1. Procedural Unconscionability

"The procedural element of the unconscionability analysis concerns the manner in which the contract was negotiated and the circumstances of the parties at that time." Gatton v. T-Mobile USA, Inc., 152 Cal. App. 4th 571, 581 (2007) (citing Kinney v. United HealthCare Servs., Inc., 70 Cal. App. 4th 1322, 1329 (1999)). "The element focuses on oppression or surprise." Id. (citing Armendariz, 24 Cal. 4th at 114). "Oppression arises from an inequality of bargaining power that results in no real negotiation and an absence of meaningful choice." Id. (citing Flores v. Transam. HomeFirst, Inc., 93 Cal. App. 4th 846, 853 (2001)). "Surprise is defined as 'the extent to which the supposedly agreed-upon terms of the bargain are hidden in the prolix printed form drafted by the party seeking to enforce the disputed terms.'" Id. (quoting Stirlen v. Supercuts, Inc., 51 Cal. App. 4th 1519, 1532 (1997)). "The procedural element of an unconscionable contract generally takes the form of a contract of adhesion, which, imposed and drafted by the party of superior bargaining strength, relegates to the subscribing party only the opportunity to adhere to the contract or reject it." Little v. Auto Stiegler, Inc., 29 Cal. 4th 1064, 1071 (2003) (citation omitted).

(a) Contract of adhesion

A procedural unconscionability analysis "begins with an inquiry into whether the contract is one of adhesion." Armendariz, 24 Cal. 4th at 113. Plaintiff states that the JAMS Agreement is a contract of adhesion because Plaintiff's acceptance of the agreement was a condition of his employment and he was not provided an opportunity to negotiate or reject its terms. (Sonico Decl. ¶¶ 5-7.)

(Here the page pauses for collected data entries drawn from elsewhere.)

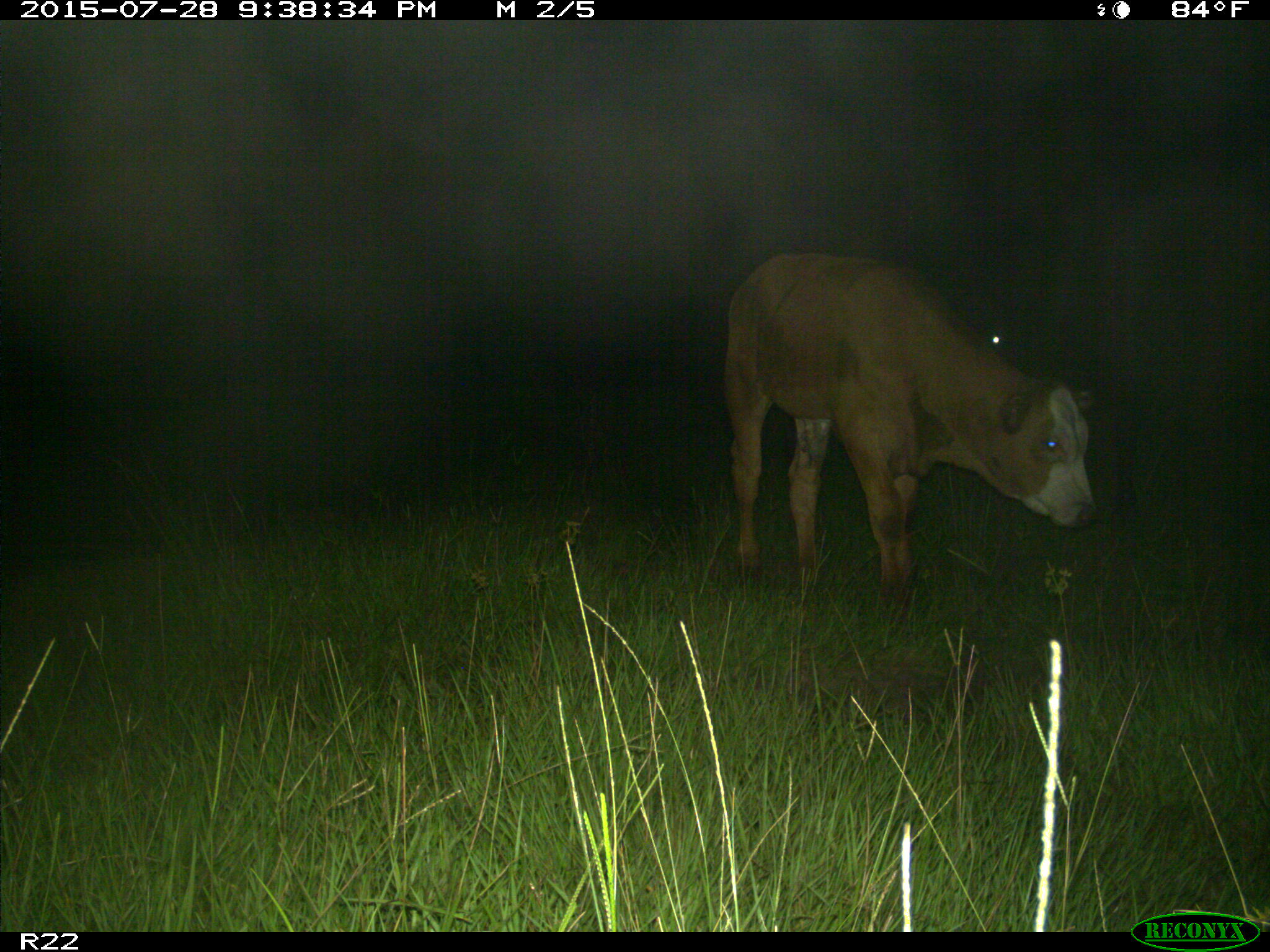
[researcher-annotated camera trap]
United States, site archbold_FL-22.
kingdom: Animalia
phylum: Chordata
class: Mammalia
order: Artiodactyla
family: Bovidae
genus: Bos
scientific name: Bos taurus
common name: domestic cow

"It is well settled that adhesion contracts in the employment context, that is, those contracts offered to employees on a take-it-or-leave-it basis, typically contain some aspects of procedural unconscionability." Serpa v. Cal. Surety Investigations, Inc., 215 Cal. App. 4th 695, 704 (2013); see also OTO, L.L.C. v. Kho, 8 Cal. 5th 111, 126 (2019) ("Arbitration contracts imposed as a condition of employment are typically adhesive.").

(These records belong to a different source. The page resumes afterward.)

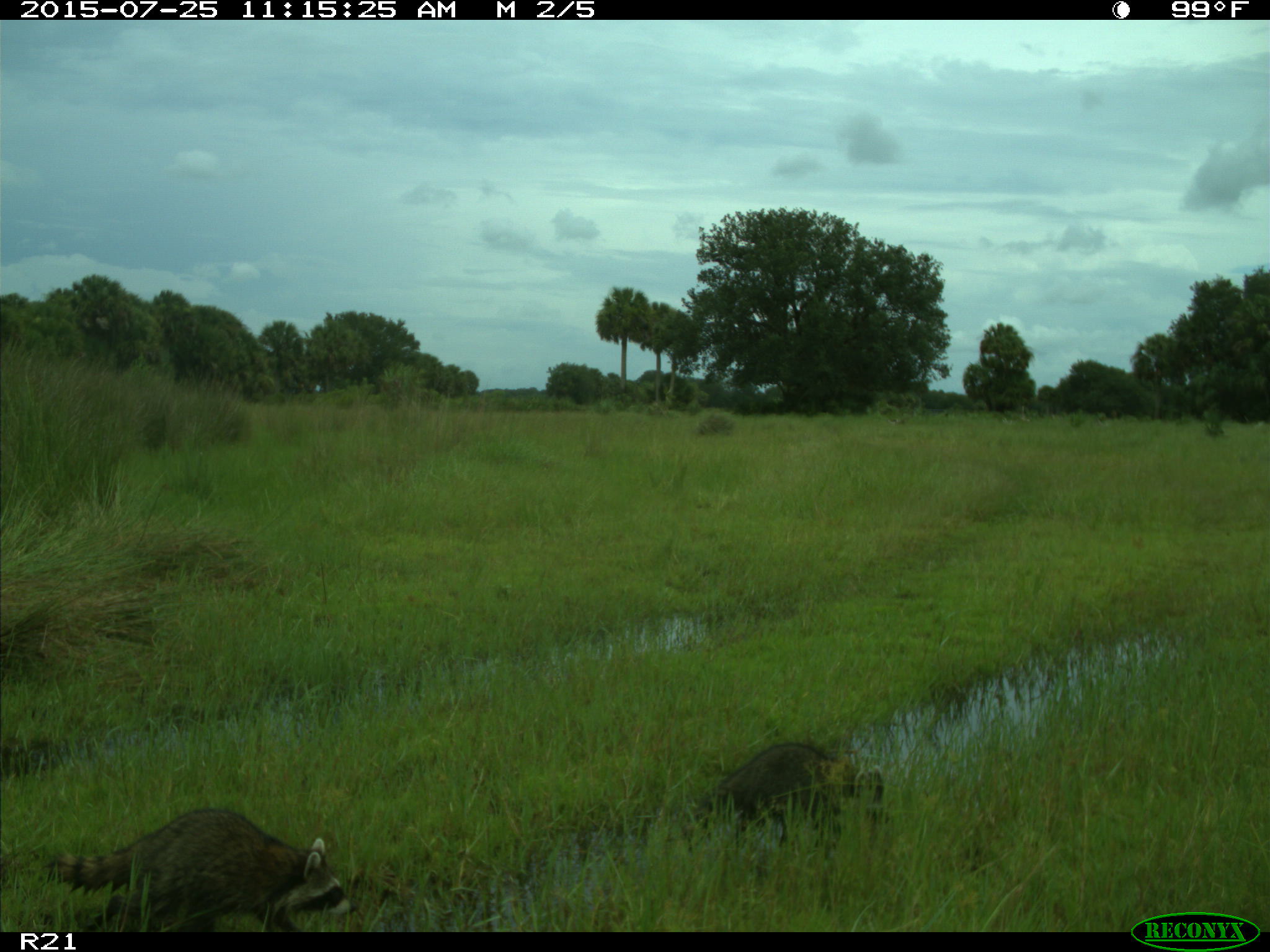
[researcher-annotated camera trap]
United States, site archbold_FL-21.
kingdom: Animalia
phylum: Chordata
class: Mammalia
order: Carnivora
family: Procyonidae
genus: Procyon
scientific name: Procyon lotor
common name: common raccoon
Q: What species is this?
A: Procyon lotor (common raccoon).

The Court finds that the JAMS Agreement is no exception. As a TWC candidate for employment, Plaintiff was required to complete web-based onboarding before he could become employed. (See Cassidy Decl. ¶ 8.) The onboarding process in turn required that the candidate accept a number of "Required Acknowledgements," including the JAMS Agreement. (See Onboarding Status Details (listing "Arbitration Agreement" as a "Required Acknowledgment").) Most importantly, the JAMS Agreement itself states that "[b]y accepting employment with [TWC]," Plaintiff was agreeing to arbitrate employment-related claims. (JAMS Agreement at 1.) Because it was a condition of employment and Plaintiff had no opportunity to negotiate its terms, the JAMS Agreement constitutes a contract of adhesion. Armendariz, 24 Cal. 4th at 115. Therefore, it is somewhat procedurally unconscionable. Baltazar v. Forever 21, Inc., 62 Cal. 4th 1237, 1244 (2016) ("Ordinary contracts of adhesion . . . contain a degree of procedural unconscionability even without any notable surprises, and bear within them the clear danger of oppression and overreaching.") (quotations and citations omitted).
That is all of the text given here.